WORK TO BE COMPLETED: Recast the lines from the line with "How large is the distance between" up to and including the line with "18.5 meters" as a Markdown table with the columns Row and Line, one numbered row per line, leaving out blank lines.

INFORMATION PROVIDED:
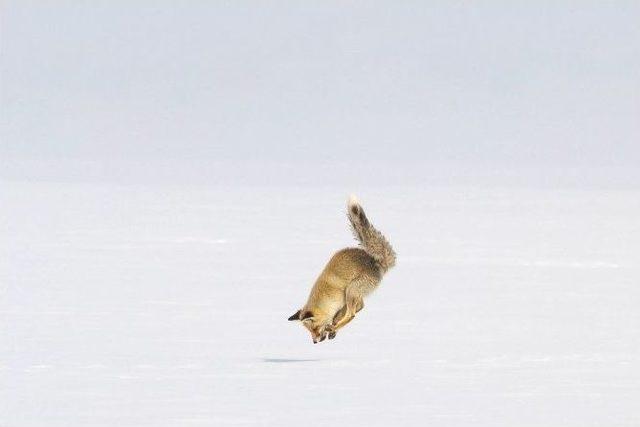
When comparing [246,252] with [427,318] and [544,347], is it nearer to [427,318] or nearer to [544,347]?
[427,318]

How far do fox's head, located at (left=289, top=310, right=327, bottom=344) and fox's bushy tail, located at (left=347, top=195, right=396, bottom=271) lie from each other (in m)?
0.84

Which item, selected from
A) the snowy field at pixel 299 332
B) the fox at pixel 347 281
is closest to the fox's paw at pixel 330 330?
the fox at pixel 347 281

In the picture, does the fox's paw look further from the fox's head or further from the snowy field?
the snowy field

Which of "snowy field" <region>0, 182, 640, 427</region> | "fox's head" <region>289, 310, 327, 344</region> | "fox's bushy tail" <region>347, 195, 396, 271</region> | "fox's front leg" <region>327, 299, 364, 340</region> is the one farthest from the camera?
"fox's bushy tail" <region>347, 195, 396, 271</region>

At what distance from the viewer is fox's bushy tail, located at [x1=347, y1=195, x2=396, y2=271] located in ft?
36.1

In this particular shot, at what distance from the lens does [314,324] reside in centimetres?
1030

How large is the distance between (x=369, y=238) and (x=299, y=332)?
3.51 ft

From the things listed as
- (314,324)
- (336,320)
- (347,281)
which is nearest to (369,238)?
(347,281)

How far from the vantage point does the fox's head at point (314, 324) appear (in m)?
10.2

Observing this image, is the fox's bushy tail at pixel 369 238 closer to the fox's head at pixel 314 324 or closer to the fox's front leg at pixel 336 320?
the fox's front leg at pixel 336 320

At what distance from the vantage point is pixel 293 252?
18.5 meters

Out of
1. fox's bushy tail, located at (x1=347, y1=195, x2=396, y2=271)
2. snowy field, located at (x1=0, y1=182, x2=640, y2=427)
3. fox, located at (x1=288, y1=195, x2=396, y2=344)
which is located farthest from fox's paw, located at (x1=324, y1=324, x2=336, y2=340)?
fox's bushy tail, located at (x1=347, y1=195, x2=396, y2=271)

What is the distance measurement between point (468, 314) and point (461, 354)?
216cm

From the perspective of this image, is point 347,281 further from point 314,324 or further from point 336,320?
point 314,324
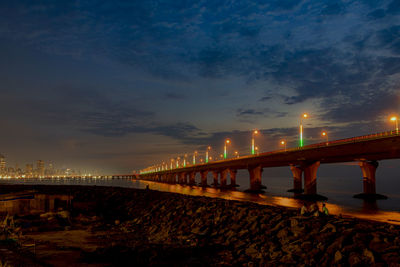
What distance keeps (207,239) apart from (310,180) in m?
47.3

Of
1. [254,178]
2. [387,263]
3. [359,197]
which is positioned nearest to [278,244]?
[387,263]

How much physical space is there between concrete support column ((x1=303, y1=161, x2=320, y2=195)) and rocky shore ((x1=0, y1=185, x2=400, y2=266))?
1500 inches

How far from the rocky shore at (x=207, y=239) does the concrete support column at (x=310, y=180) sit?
1500 inches

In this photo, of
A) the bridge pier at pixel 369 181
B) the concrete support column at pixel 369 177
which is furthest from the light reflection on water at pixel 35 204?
the concrete support column at pixel 369 177

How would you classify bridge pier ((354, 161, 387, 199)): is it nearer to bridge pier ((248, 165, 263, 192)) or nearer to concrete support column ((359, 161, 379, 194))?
concrete support column ((359, 161, 379, 194))

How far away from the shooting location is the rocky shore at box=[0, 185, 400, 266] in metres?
14.2

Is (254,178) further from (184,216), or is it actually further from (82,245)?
(82,245)

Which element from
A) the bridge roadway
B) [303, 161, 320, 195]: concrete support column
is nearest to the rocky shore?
the bridge roadway

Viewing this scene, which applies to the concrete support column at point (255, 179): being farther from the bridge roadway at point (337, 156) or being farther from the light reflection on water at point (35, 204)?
the light reflection on water at point (35, 204)

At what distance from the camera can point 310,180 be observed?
62.9 metres

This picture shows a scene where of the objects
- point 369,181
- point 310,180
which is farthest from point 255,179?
point 369,181

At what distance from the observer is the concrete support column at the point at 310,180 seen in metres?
62.3

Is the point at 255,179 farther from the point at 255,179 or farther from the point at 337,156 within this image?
the point at 337,156

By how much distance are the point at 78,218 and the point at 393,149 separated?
138ft
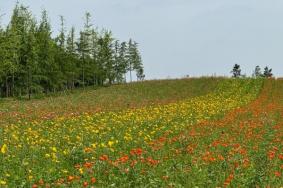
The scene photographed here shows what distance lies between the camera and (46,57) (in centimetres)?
5119

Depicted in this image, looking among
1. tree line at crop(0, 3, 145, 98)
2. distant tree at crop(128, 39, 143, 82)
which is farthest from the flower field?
distant tree at crop(128, 39, 143, 82)

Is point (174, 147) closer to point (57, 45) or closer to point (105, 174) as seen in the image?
point (105, 174)

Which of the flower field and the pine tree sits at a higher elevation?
the pine tree

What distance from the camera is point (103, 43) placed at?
66.6 metres

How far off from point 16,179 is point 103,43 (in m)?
58.3

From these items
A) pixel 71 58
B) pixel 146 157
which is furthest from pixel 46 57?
pixel 146 157

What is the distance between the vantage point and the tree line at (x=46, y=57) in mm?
46719

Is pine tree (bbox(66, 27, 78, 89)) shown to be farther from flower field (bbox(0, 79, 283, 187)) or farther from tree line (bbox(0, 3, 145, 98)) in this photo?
flower field (bbox(0, 79, 283, 187))

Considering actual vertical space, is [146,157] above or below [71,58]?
below

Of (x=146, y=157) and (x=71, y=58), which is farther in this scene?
(x=71, y=58)

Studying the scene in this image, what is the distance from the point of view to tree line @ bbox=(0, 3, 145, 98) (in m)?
46.7

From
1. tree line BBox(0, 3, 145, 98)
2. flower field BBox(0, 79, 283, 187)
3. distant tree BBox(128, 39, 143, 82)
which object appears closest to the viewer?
flower field BBox(0, 79, 283, 187)

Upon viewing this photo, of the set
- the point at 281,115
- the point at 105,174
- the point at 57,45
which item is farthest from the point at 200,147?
the point at 57,45

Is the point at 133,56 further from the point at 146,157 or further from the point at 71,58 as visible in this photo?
the point at 146,157
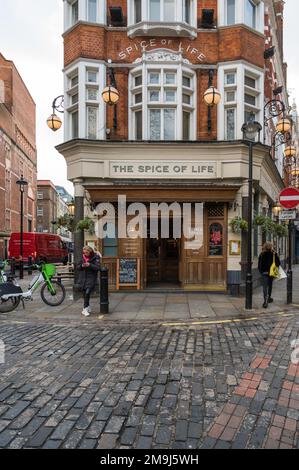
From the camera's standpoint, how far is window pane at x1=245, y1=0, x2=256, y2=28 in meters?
11.9

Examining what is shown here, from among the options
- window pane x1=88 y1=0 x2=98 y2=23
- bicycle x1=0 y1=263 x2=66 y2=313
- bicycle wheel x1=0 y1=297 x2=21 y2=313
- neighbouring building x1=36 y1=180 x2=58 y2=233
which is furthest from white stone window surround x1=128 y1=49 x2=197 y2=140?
neighbouring building x1=36 y1=180 x2=58 y2=233

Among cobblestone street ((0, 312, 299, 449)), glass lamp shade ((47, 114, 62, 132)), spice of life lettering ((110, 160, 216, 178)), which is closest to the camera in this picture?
cobblestone street ((0, 312, 299, 449))

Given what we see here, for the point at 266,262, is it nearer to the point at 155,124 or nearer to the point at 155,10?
the point at 155,124

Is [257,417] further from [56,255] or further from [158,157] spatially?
[56,255]

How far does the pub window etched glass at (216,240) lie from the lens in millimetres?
11703

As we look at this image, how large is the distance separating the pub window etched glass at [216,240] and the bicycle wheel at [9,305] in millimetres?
6791

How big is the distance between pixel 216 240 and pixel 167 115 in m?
5.03

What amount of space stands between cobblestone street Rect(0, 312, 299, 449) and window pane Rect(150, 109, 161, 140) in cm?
768

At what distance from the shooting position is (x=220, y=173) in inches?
446

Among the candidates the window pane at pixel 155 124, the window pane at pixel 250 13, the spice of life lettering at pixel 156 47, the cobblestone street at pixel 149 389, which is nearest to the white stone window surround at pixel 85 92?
the spice of life lettering at pixel 156 47

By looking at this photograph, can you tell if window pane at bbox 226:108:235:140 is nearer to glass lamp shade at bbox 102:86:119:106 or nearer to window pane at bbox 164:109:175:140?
window pane at bbox 164:109:175:140

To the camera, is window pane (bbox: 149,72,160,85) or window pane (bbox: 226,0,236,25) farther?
window pane (bbox: 226,0,236,25)

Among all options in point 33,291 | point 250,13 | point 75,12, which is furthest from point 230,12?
point 33,291

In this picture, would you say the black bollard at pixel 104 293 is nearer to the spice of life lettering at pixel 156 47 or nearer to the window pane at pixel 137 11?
the spice of life lettering at pixel 156 47
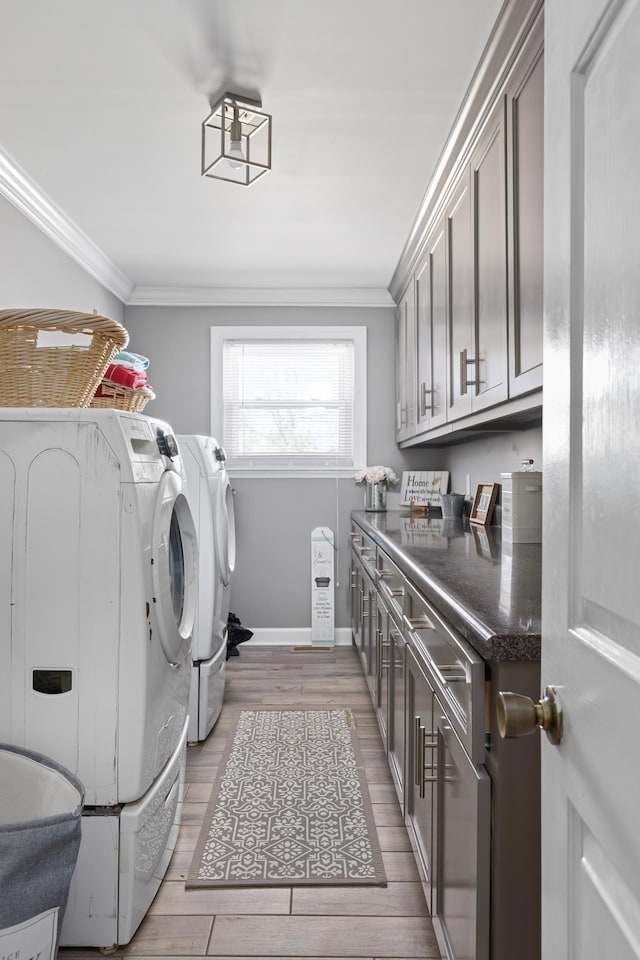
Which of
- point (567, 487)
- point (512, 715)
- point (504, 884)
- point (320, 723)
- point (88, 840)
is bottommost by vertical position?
point (320, 723)

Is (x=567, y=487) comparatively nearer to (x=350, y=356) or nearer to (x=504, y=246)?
(x=504, y=246)

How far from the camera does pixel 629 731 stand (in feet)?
1.78

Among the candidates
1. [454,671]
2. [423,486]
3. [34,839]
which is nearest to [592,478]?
[454,671]

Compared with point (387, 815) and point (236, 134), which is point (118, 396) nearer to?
point (236, 134)

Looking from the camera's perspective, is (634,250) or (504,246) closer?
(634,250)

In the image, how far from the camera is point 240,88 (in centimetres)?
222

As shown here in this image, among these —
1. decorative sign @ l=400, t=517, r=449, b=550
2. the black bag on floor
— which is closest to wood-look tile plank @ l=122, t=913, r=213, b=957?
decorative sign @ l=400, t=517, r=449, b=550

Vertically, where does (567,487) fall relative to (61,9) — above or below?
below

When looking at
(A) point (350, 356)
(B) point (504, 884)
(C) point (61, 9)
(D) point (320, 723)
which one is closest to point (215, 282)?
(A) point (350, 356)

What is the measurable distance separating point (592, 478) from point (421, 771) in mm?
1278

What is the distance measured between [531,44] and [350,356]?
297 centimetres

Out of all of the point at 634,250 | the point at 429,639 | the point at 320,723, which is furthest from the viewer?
the point at 320,723

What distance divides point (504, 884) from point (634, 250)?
96 cm

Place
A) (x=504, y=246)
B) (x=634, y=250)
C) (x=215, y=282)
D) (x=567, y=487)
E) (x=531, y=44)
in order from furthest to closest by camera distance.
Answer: (x=215, y=282), (x=504, y=246), (x=531, y=44), (x=567, y=487), (x=634, y=250)
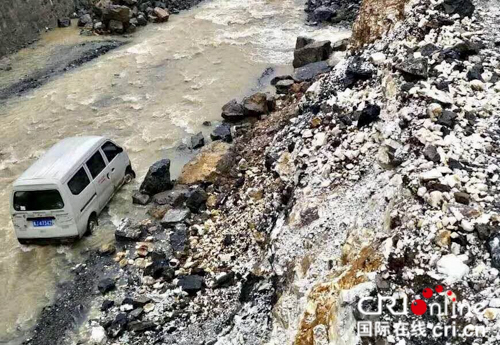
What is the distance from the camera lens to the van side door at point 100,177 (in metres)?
9.16

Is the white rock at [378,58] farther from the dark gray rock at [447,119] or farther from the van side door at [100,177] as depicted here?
the van side door at [100,177]

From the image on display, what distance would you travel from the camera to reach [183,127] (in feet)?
41.9

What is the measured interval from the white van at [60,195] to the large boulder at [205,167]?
64.4 inches

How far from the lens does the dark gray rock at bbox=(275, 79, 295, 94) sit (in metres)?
13.3

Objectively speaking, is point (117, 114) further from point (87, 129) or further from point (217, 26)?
point (217, 26)

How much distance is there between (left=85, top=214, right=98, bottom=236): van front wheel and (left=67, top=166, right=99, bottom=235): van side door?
11 cm

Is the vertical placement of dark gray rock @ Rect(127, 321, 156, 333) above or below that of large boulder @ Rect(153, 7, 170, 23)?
below

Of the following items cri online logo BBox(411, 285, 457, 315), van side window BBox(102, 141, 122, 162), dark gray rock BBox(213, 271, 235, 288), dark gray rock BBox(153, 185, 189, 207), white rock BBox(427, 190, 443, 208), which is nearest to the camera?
cri online logo BBox(411, 285, 457, 315)

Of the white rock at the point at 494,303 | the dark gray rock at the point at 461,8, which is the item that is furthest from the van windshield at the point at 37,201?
the dark gray rock at the point at 461,8

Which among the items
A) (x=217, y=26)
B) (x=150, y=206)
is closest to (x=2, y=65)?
(x=217, y=26)

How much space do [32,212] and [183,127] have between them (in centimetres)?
514

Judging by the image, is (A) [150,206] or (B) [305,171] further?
(A) [150,206]

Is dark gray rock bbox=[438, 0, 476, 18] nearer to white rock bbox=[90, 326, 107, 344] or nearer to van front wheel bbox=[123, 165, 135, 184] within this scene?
van front wheel bbox=[123, 165, 135, 184]

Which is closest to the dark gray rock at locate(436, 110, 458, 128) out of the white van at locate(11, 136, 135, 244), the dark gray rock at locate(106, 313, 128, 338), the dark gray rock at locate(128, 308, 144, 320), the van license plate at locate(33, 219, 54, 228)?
the dark gray rock at locate(128, 308, 144, 320)
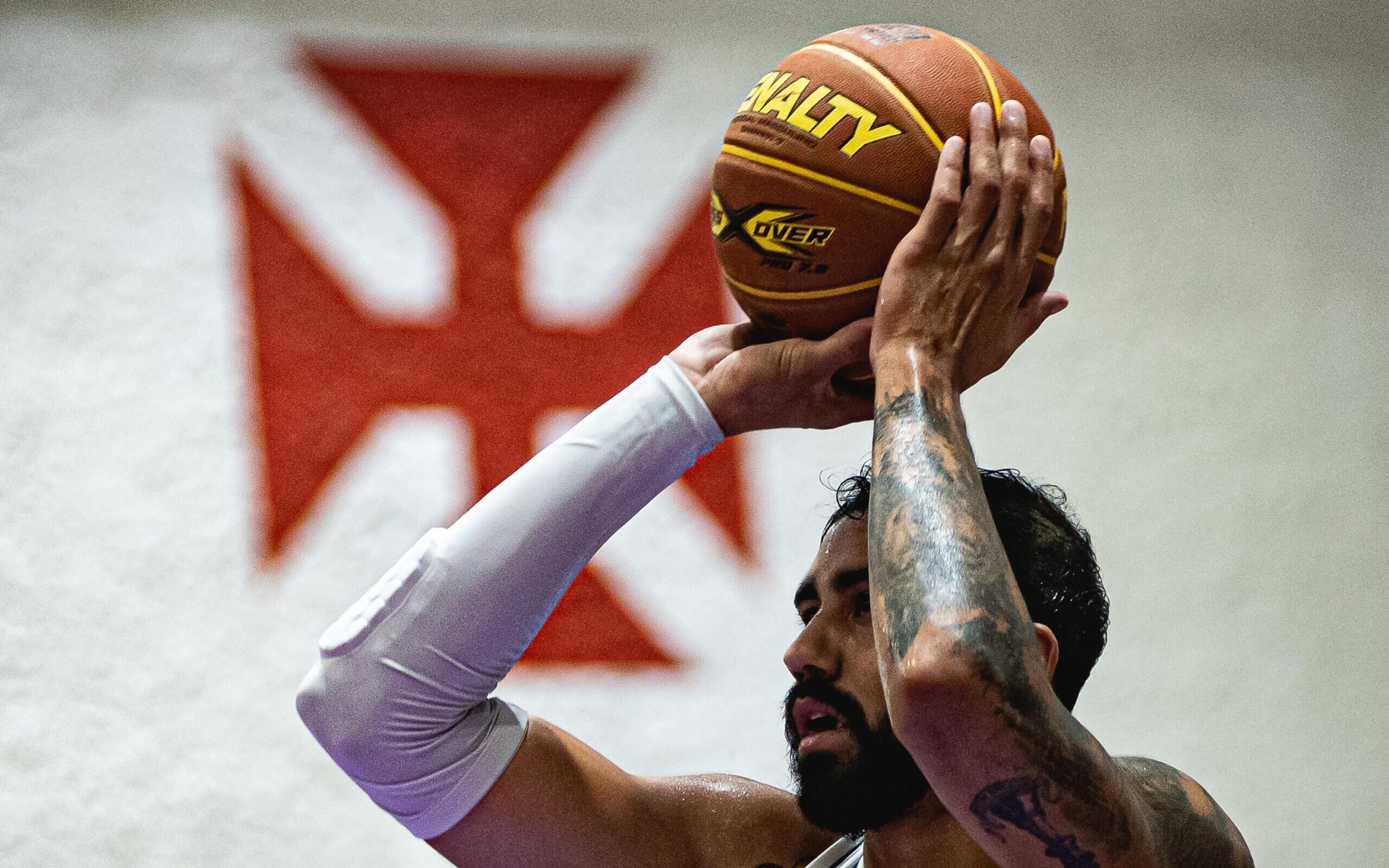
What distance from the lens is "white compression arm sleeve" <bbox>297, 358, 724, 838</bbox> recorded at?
4.82 ft

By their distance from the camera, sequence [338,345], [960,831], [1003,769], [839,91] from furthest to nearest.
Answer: [338,345] < [960,831] < [839,91] < [1003,769]

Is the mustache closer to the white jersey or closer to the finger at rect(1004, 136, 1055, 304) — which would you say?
the white jersey

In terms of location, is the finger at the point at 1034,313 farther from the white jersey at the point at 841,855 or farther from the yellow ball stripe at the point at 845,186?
the white jersey at the point at 841,855

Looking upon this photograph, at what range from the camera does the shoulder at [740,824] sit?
67.4 inches

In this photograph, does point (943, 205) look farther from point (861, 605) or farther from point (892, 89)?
point (861, 605)

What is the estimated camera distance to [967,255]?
1.25 meters

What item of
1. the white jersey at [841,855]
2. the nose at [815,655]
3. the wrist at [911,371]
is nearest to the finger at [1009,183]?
the wrist at [911,371]

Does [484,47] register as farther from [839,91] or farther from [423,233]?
[839,91]

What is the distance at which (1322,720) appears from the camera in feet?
9.55

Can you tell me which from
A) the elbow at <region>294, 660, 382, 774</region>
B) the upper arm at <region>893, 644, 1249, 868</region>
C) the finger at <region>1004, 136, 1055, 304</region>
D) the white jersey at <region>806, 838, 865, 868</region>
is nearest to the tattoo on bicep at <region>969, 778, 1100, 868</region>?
the upper arm at <region>893, 644, 1249, 868</region>

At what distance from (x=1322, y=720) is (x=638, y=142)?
1.93m

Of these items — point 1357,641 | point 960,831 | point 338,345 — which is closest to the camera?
point 960,831

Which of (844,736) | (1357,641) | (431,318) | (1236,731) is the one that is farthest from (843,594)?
(1357,641)

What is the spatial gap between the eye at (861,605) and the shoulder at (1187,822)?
32 cm
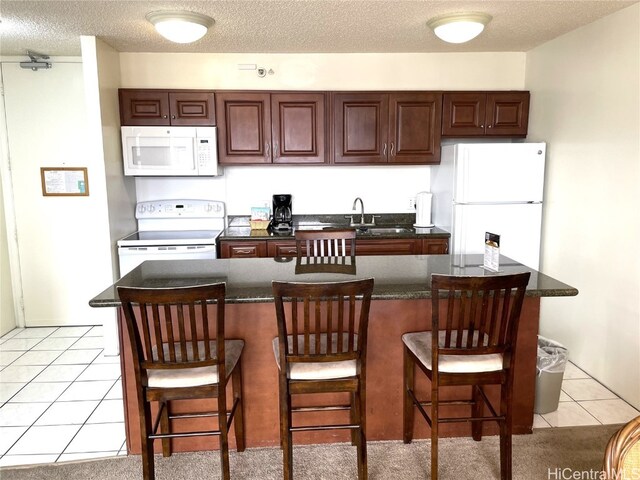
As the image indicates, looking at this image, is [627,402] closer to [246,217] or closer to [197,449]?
[197,449]

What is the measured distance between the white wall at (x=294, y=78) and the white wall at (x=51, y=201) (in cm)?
56

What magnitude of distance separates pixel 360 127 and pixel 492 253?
1980 millimetres

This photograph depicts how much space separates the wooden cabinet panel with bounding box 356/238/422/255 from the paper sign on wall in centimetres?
143

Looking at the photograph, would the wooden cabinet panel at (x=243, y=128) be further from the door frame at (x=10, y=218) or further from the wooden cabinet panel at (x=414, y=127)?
the door frame at (x=10, y=218)

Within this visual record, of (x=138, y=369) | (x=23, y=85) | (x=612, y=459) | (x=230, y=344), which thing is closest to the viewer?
(x=612, y=459)

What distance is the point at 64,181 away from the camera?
4168 millimetres

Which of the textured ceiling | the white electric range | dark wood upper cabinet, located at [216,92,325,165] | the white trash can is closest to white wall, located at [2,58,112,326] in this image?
the textured ceiling

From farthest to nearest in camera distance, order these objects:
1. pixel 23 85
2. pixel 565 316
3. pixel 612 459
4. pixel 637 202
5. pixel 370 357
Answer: pixel 23 85
pixel 565 316
pixel 637 202
pixel 370 357
pixel 612 459

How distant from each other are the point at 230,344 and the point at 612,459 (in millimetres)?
1569

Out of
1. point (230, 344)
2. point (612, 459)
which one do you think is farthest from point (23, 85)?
point (612, 459)

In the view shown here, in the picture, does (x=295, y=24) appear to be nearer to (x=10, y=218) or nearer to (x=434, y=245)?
(x=434, y=245)

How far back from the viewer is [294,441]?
2.39 meters

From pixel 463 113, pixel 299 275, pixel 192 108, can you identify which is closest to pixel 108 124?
pixel 192 108

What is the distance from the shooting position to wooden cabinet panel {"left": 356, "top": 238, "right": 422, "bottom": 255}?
3.84m
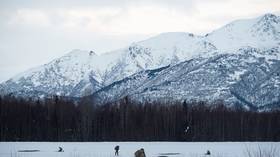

SOLUTION BELOW:
| Row | Line |
|---|---|
| 1 | How large is the distance between (x=369, y=238) and (x=299, y=332)? |
| 2 | 3.51 ft |
| 3 | From the things listed as |
| 4 | - (314,324) |
| 5 | - (336,320) |
| 6 | - (347,281) |
| 7 | which is nearest to (369,238)? |
| 8 | (347,281) |
| 9 | How far from the vantage point does the fox's head at point (314, 324) appear (in m)? |
| 10 | 10.2 |
| 11 | Observing this image, is the fox's bushy tail at pixel 369 238 closer to the fox's head at pixel 314 324 or closer to the fox's front leg at pixel 336 320? |
| 12 | the fox's front leg at pixel 336 320 |
| 13 | At what distance from the vantage point is pixel 293 252? |
| 14 | 18.5 meters |